Z Żebrowskim rozmawialiśmy m.in. o codziennych realiach panujących na rynku. - Brief można wysłać do butiku kreatywnego, dużej firmy technologiczno-marketingowej, agencji reklamowej mającej w ofercie digital, domu mediowego albo właśnie do agencji interaktywnej. Coraz częściej pojawia się konkurencja ze strony samych mediów. Można przyjść np. do Onetu i powiedzieć, że chce się zrobić dużą kampanię i dostać kreację „w cenie” - przyznaje szef K2 Internet.
- Rynek ten zapewne będzie coraz trudniejszy, a to dlatego, że trzeba konkurować z coraz większą liczbą podmiotów. Wyzwaniem jest swoiste domniemanie ze strony klientów, że tylko firma mocno wyspecjalizowana w danej dziedzinie jest w stanie zapewnić obsługę na odpowiednim poziomie. Stąd na przykład popularność firm socialowych i innych. Reasumując, z jednej strony oczekuję wciąż wzrostu na tym rynku, z drugiej strony będziemy mieli do czynienia z rozdrobnieniem - podkreśla Janusz Żebrowski.

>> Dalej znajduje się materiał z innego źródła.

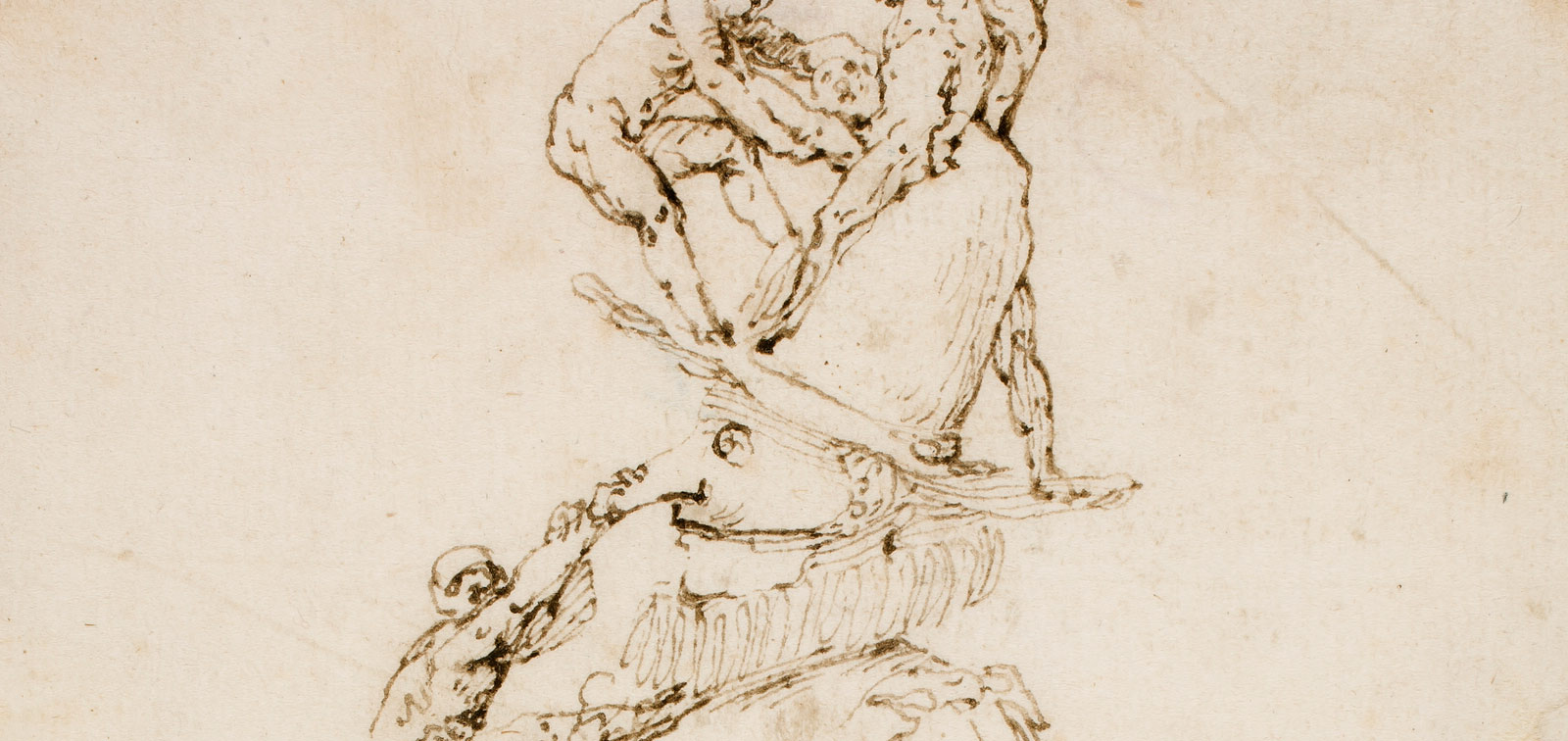 Ribera. Master of Drawing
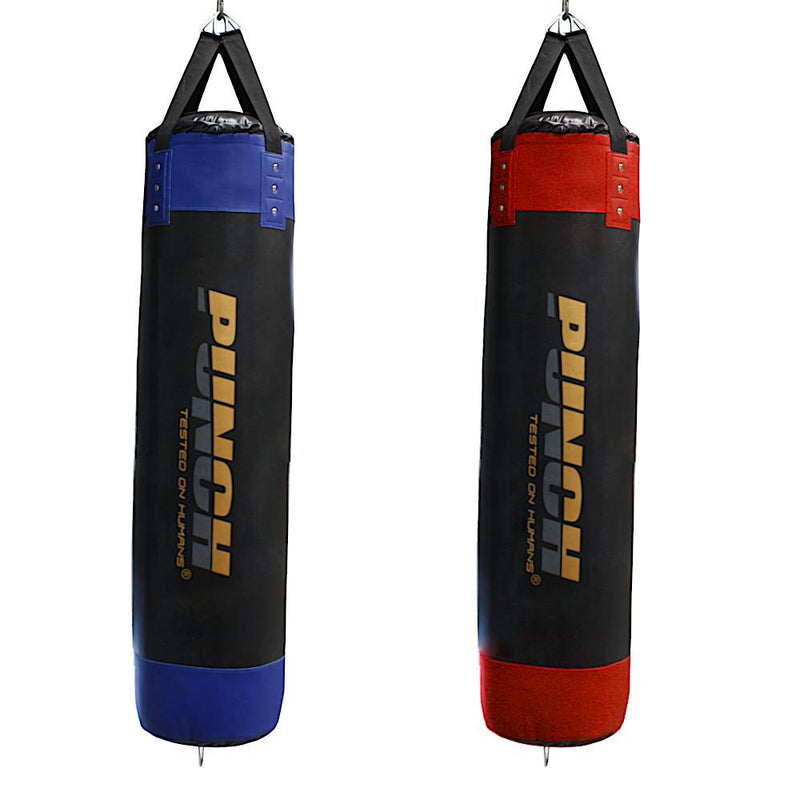 Punch Urban Home Gym Boxing Bag 5ft V30-MO REPS® Fitness Store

Z prezesem zarządu K2 Internet rozmawialiśmy także o realiach współpracy na linii klient-agencja. - Oczywiście nie mogę oczekiwać od klientów, że będą oni troszczyli się o mój biznes, ale wszystkim byłoby łatwiej, gdyby ze strony klientów był wyższy poziom zaufania i otwartości. Cenne byłoby dla nas, gdyby klienci wcześniej nas informowali, że np. zmieniają im się priorytety lub drastycznie zmniejszają budżety - mówi Żebrowski.

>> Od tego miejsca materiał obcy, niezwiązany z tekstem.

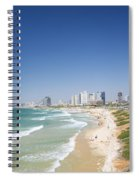 Beach In Tel Aviv Israel Spiral Notebook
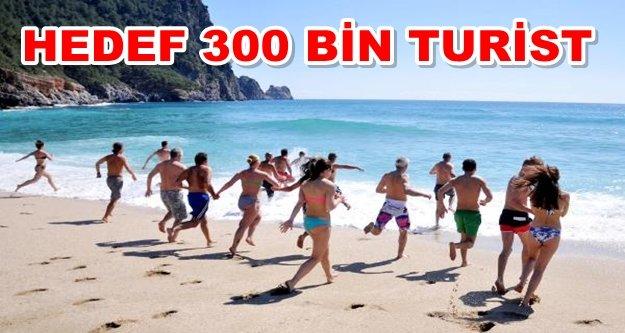 İlginç rapor! Düşük gelirli turistler Alanya'da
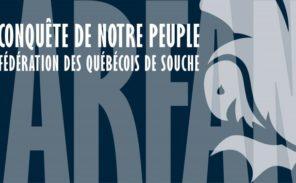 Vu du Québec: «cette crise a ravivé l'esprit souverainiste»
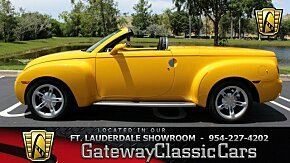 2004 Chevrolet SSR for sale 101007084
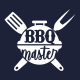 Father's Day BBQ Master Apron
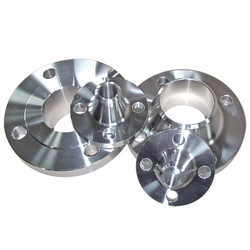 MONEL BLIND FLANGES from NISSAN STEEL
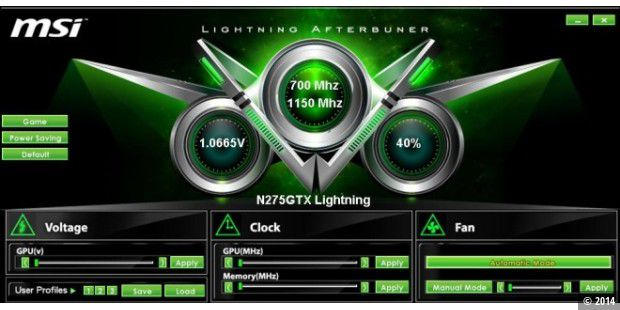 Übertaktungs-Tool MSI Lightning Afterburner: Game-Profil der MSI N275GTX Lightning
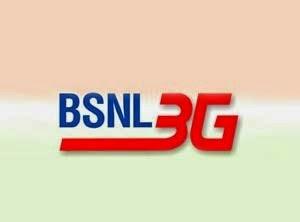 Bsnl Free Internet Trick March 2015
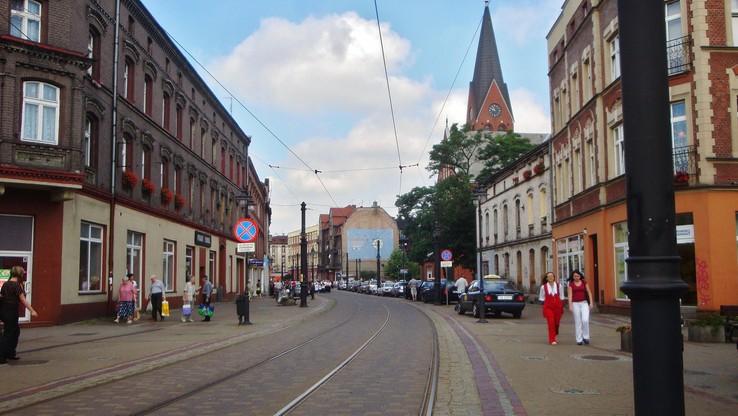 Policja w urzędzie miejskim w Świętochłowicach. Prezydent: nie było żadnej agitacji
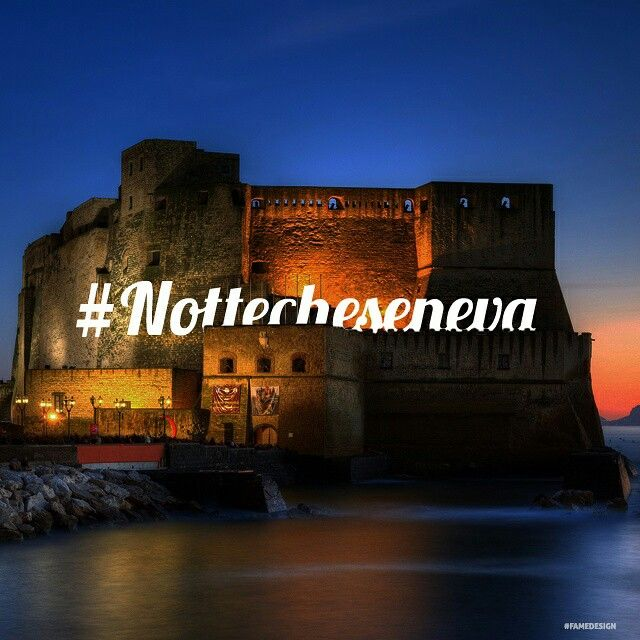 #nottecheseneva Naples & digital Hearts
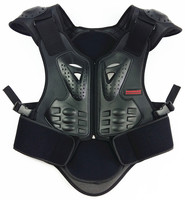 Motorcycle Protection gear suit Safety Riding motocross Armour Anti impact Armour Ski chest Back Shoulder full protective armor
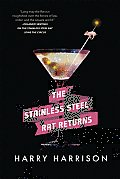 The Stainless Steel Rat Returns (Stainless Steel Rat)
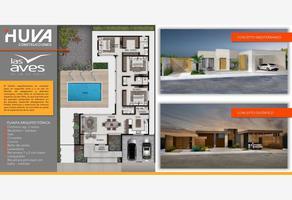 Foto de casa en venta en principal 1, las aves residencial and golf resort, pesquería, nuevo león, 0 No. 01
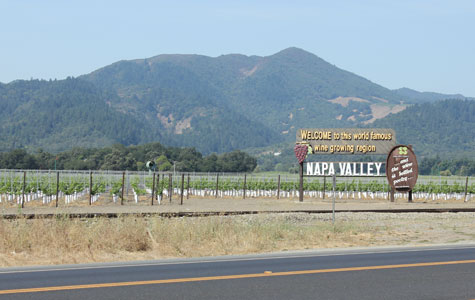 Entering Napa Valley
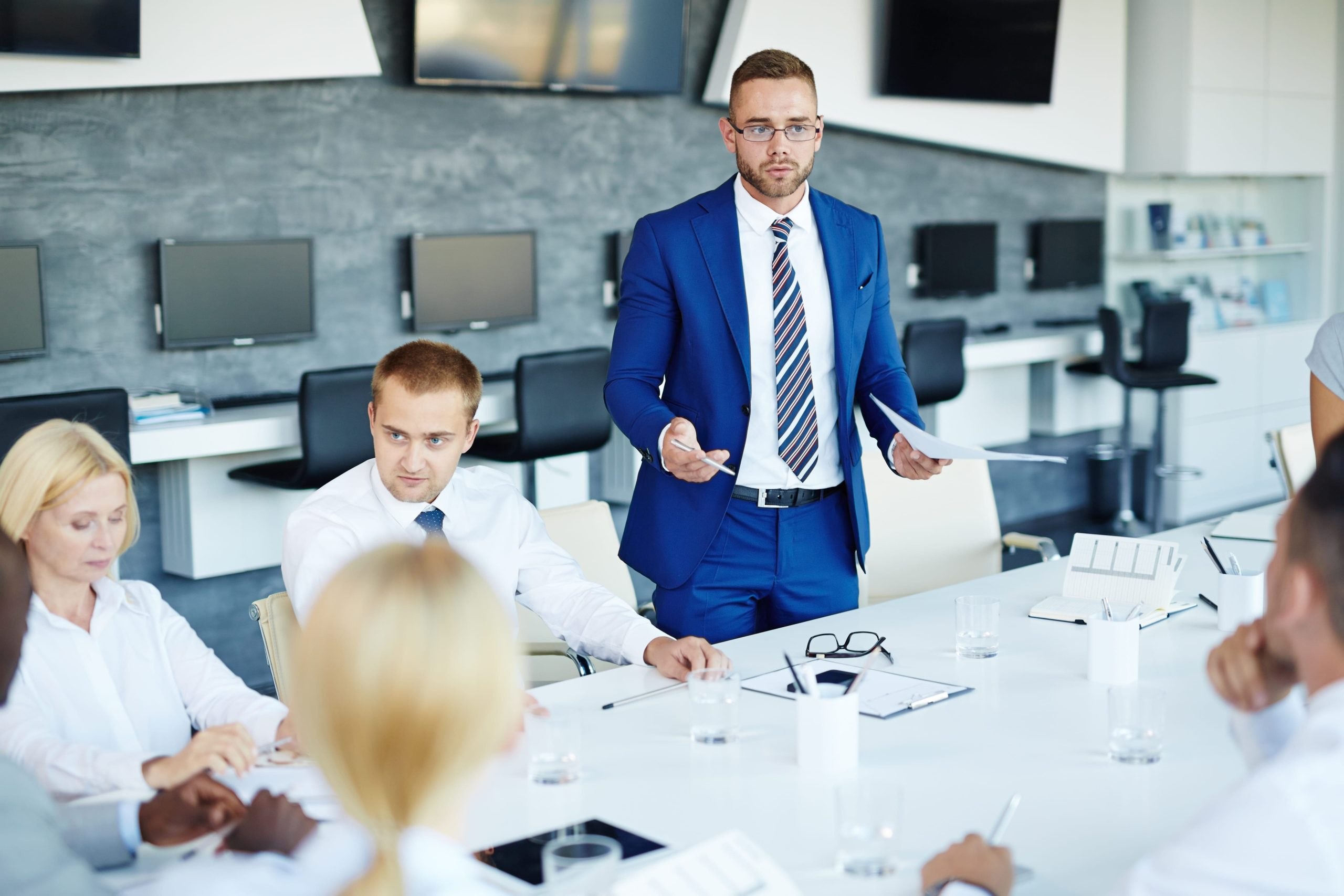 Why Is It Important to Have a Change Manager?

Szef K2 Internet dodaje: „Niestety mam poczucie, że coraz częściej klienci patrzą na agencje jak na monolity, które „wypluwają” z siebie usługi i faktury i w ogóle nie traktują nas po ludzku. Skandaliczna jest sytuacja, kiedy ludzie z „dołu” organizacji u klienta organizują przetargi, mimo że nie ma za tym absolutnie budżetu. Ktoś nieodpowiedzialny organizuje przetarg, my się do niego przygotowujemy, a potem okazuje się, że tak naprawdę nie ma żadnej intencji dotyczącej podjęcia współpracy. To jest bardzo nieodpowiedzialne ze strony klienta i ogromne marnotrawstwo naszej energii, czasu i pieniędzy”.
Z Januszem Żebrowskim, prezesem zarządu agencji interaktywnej K2 Internet, rozmawiamy m.in. o najważniejszych trendach panujących na polskim rynku, najskuteczniejszych usługach interaktywnych oraz mniej i bardziej ciekawych kreacjach, jakie można było zobaczyć w mijającym roku.

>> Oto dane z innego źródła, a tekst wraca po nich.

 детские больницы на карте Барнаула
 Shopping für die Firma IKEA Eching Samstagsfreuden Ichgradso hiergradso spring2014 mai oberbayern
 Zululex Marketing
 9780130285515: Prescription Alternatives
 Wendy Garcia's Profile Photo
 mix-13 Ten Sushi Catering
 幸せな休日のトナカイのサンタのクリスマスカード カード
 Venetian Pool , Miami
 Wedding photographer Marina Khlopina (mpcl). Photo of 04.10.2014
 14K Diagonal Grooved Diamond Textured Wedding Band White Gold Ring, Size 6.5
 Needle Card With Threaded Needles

Krzysztof Lisowski: Od jakiegoś czasu panuje w Polsce swoisty boom na usługi interaktywne. Rzeczywiście mamy do czynienia z wzrastającą popularnością usług agencji takich, jak Wasza?
Janusz Żebrowski, prezes zarządu agencji interaktywnej K2 Internet: Myślę, że rynek usług interaktywnych jest - że tak powiem - skazany za wzrost. Kiedy kilkanaście lat temu zaczynaliśmy naszą pracę, na rynku było zaledwie kilka agencji interaktywnych. Dla klientów była to zupełnie nowa tematyka i ogromną częścią naszej działalności było edukowanie i tłumaczenie, na czym polegają działania w internecie. Dzisiaj mamy ogromną różnorodność, a granice pomiędzy firmami oferującymi różne usługi coraz bardziej się zacierają. Brief można wysłać do butiku kreatywnego, dużej firmy technologiczno-marketingowej, agencji reklamowej mającej w ofercie digital, domu mediowego albo właśnie do agencji interaktywnej. Coraz częściej pojawia się konkurencja ze strony samych mediów. Można przyjść np. do Onetu i powiedzieć, że chce się zrobić dużą kampanię i dostać kreację „ w cenie”. Tak więc rynek ten zapewne będzie coraz trudniejszy, a to dlatego, że trzeba konkurować z coraz większą liczbą podmiotów. Wyzwaniem jest swoiste domniemanie ze strony klientów, że tylko firma mocno wyspecjalizowana w danej dziedzinie jest w stanie zapewnić obsługę na odpowiednim poziomie. Stąd na przykład popularność firm socialowych i innych. Reasumując, z jednej strony oczekuję wciąż wzrostu na tym rynku, z drugiej strony będziemy mieli do czynienia z rozdrobnieniem.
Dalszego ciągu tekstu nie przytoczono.